ここに来るまでは一本道。途中で道を間違える様な場所は存在しない。
最初のT字路で曲がる方向を間違えた?
いくらショックを受けて時間が経っていないと言っても、左と右を間違えることなどありえない。
そうなると、場所はここで間違っていないはずだ。
で、あるならばどうして遺体がここに存在しないのか。
ゴブリンが全て? いやそれにしても何も残っていないのはおかしいだろう。
海斗は考える。

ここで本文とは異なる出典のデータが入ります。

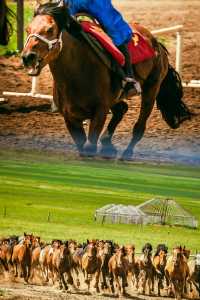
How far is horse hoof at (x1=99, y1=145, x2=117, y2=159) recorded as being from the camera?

他に一体どんな可能性があるのだろうかと。
ふと浮かんだのは自身が倒したゴブリンのこと。
ティセ曰く、倒したモンスターはマナに変わりダンジョンに吸収されるらしい。
もしかして人間も? 考え至ったのは――死者が亡骸も残さず消滅すると言う可能性。
しかしそんなことが起こりうるのだろうか。そんなゲームのような出来事が。
いやゲームのようだからこそ起こりうるのかもしれない。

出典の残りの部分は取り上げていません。